Because of the tremendous fear of being re-attacked, and the immense discomfort of the cactus, no one could sleep. Indeed, the Americans had left the battlefield quickly. So quickly, they had not had time to adequately search for all their missing dead and wounded.

Suddenly, without warning and under the cover of darkness, several San Pasqual Indians arrived at the Americans’ camp with a wounded dragoon. They had found him earlier in the evening when some of the women had gone down to the river at the spring to fetch water.

As the soldiers tended to their newly arrived wounded comrade, the Indians saw the Americans’ demise. As Americans sat around campfires trying to stay warm, the Indians helped them construct six travois to be pulled by mules and on which to lay their most seriously wounded. The travois were constructed out of willow and cottonwood with furs in the middle on which to lay the wounded.

Meanwhile, with the sun gone and the temperatures dropping low, Private James Osbourne of Company ‘C’ was still lying out on the edge of the battlefield. Left alone, he struggled with a serious lance wound in the neck, and with the severe cold.

The Chief of the San Pasqual Indians, Panto, rode over to the Californios and negotiated with Pico to leave the Americans alone for the night in order that they might retrieve any wounded left on the field and to be allowed to bury their dead.  Pico granted this request.
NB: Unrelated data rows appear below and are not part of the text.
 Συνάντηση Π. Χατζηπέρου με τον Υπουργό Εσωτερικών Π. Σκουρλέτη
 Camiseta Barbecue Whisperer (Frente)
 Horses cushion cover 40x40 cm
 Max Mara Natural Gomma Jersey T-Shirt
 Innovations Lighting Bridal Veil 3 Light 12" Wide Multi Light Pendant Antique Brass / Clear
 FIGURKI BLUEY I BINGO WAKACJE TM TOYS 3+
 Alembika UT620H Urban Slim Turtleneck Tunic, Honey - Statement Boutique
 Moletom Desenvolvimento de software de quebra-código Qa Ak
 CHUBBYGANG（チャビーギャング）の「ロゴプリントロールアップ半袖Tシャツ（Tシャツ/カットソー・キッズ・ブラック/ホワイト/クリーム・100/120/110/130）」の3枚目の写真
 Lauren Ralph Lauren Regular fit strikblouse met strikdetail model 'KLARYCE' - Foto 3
A solemn order was finally given. It was to select a site and dig a large pit in which to intern the dead. It was to be done as discreetly as possible so as the Mexicans or Indians would not re-dig it up and pilfer the bodies. Knowing that their camp would later be gone over by scavengers, a decision was made to bury the dead far away from the camp. The site had to be left unmarked and yet, had to be distinguishable enough so that at a later time, the site could be relocated for re-internment purposes This for a proper Christian and military burial.
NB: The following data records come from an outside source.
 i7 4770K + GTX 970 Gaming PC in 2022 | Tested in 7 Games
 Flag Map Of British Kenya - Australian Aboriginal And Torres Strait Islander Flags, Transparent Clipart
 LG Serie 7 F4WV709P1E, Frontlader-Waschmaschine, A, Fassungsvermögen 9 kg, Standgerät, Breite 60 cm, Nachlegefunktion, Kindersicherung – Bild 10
By 9:00 p.m., a work detail was busy digging the large burial pit."...."

In an almost haunting way, the scent of the bodies had attracted a pack of coyotes, who, while the pit was being refilled with earth, now began to howl, sending an eeriness across the silent battlefield.

The grave had been made easy to conceal. It was dug not far from their camp, east, and on the other side of the river. Buried in sandy soil adjacent the bank of the river, the now covered pit blended in with the rest of the sandy terrain. Their only marker of the grave site was a lone willow tree."....Kearny reported 18 recovered dead, but it seems at least two others were missing. I assume the 18 count includes the Sgt. buried on Mule Hill.

Gear Fanatic
Posted

I belive there are some artifacts in the Temecula history center? Also seen some in antiques stor in Temecula, I live in the area but have never actually visited the sight.

Posted

This is from the Rosecrans Nat. Cemetary. They have18 buried on site, but the recovery dates and initial burial differ from what was in the report I have been citing...."During the Mexican-American War (1846–1848), Brigadier Stephen Watts Kearny was tasked with conquering Mexico's northern provinces, New Mexico, and California. On December 6–7, 1846, his joint U.S. military force engaged a group of Californios (Mexican colonists born in California) in the Battle of San Pasqual, about 30 miles north of San Diego. Eighteen of Kearny's men fell in the battle, but his forces held the field. The dead were buried where they fell, but by 1874 the remains were removed to the San Diego Military Reservation. Eight years later they were reinterred at what is now Fort Rosecrans National Cemetery. In 1922, the San Diego chapter of the Native Sons and Daughters of the Golden West had a large boulder brought from the battlefield and placed at the gravesite with a plaque that lists the names of the dead."